Zu erledigen
Bitte greifen Sie den Text über die abgelehnte Zahlung mit Payback Pay auf und schreiben Sie ihn im Anschluss an die Zeile „Zu hoher Betrag?“ weiter.

Textauszug
::::

Mein Hinweis, dass Zahlungen von 300 EUR im normalen Geschäftsverkehr durchaus vorkommen; dass es jedenfalls ein Verstoß gegen Treu und Glauben vorliege, solch eine Zahlung nicht durchzuführen, wenn zugleich mit dem Äquivalent von ca. 12% Rabatt geworben werbe (es sei doch klar, dass gerade umsatzabhängige Incentivierung zu hohen Umsätzen führe); dass es sich jedenfalls um irreführende Werbung handele, einen solchen Rabatt zu verheißen, diese aber letztlich nach nicht offengelegten, vom Konsumenten daher nicht nachvollziehbaren und nach AGB jederzeit modifizierbaren Kriterien zu gewähren oder auch nicht zu gewähren, wurde ungefähr wie folgt brüsk abgebügelt: "Die Punkte bekommen Sie, wenn Sie mit Payback Pay zahlen. Sie haben aber nicht mit Payback Pay bezahlt, weil die Zahlung verweigert wurde, was nach AGB jederzeit geschehen kann".
Zu hoher Betrag?

::::

Angezeigte Einträge
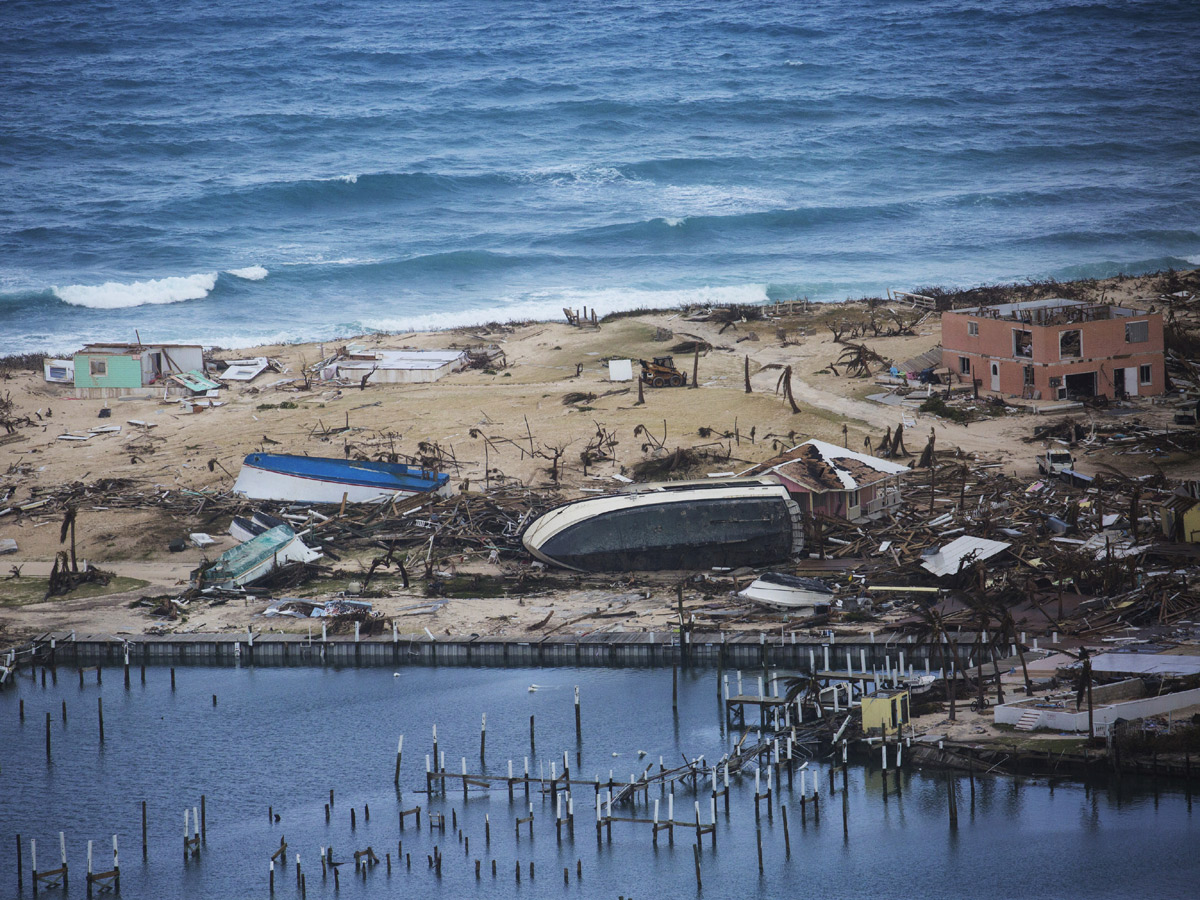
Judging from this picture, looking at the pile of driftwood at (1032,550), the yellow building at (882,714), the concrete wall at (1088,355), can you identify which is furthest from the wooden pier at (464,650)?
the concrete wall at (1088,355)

::::

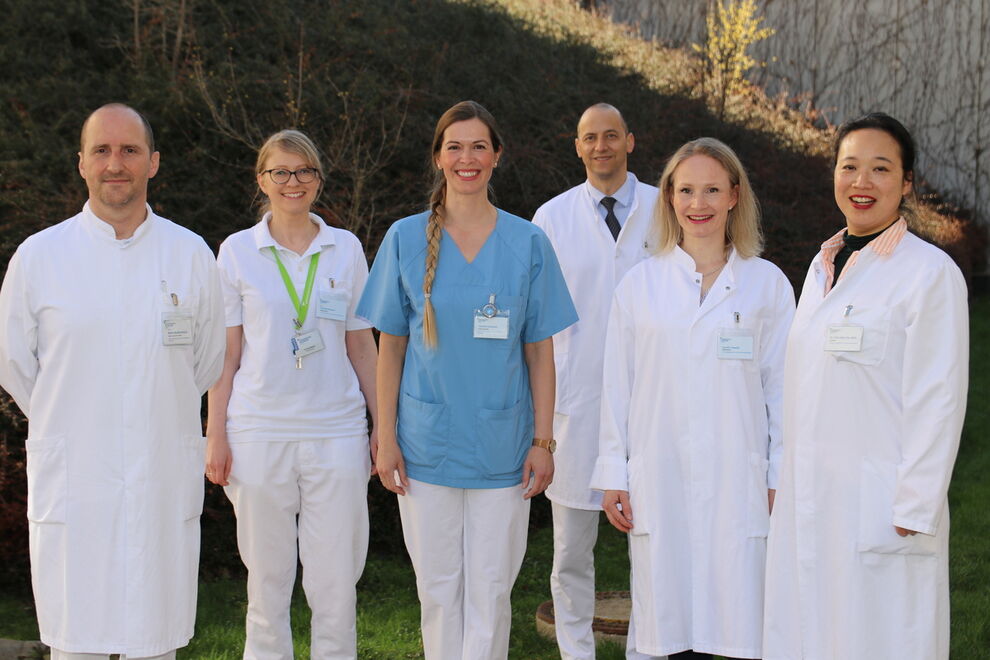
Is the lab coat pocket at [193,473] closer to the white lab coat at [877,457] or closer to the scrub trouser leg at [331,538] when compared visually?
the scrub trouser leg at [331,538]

::::

Ergebnis
Das Argument, der Betrag sei zu hoch, ist überraschend: Letztlich erfolgte die Zahlung nämlich mit einem anderen Payback-Zahlungsmittel (nämlich der Payback-AMEX). Wird daher Payback (dessen Geschäftsmodell doch gerade in Big Data und Datenauswertung besteht) wirklich argumentieren wollen, dass die Payback-Pay-Zahlung wegen nicht nachprüfbarer Bonität verweigert wurde? Könnte ein unbedarfter Beobachter nicht eher annehmen, dass die 10fach-plus-3fach-Punkte bei einer Zahlung von 300 EUR mehr waren, als man für die Marketing-Aktion ausgeben wollte, und daher die Zahlung verweigert (und die Punkte eingespart) wurden?
Wo beginnt der unlautere Wettbewerb?
Man kann also mit einer Verheißung von 10fach plus 3fach Punkten die Konsumenten in Geschäfte locken, die Payback Pay unterstützen, jede Zahlung jederzeit ablehnen, ja, man muss nicht einmal ein Limit kommunizieren. Ohne die letztlich nicht erfüllte Verheißung der Payback-Pay-Punkte wäre dieser Umsatz nicht bei dm gelandet, sondern bei Rossmann (wo die App 10% als Sofortrabatt gibt und regelmäßig bei Drittanbietern Gutscheine mit rund 10% Rabatt erhältlich sind - beides lässt sich kombinieren).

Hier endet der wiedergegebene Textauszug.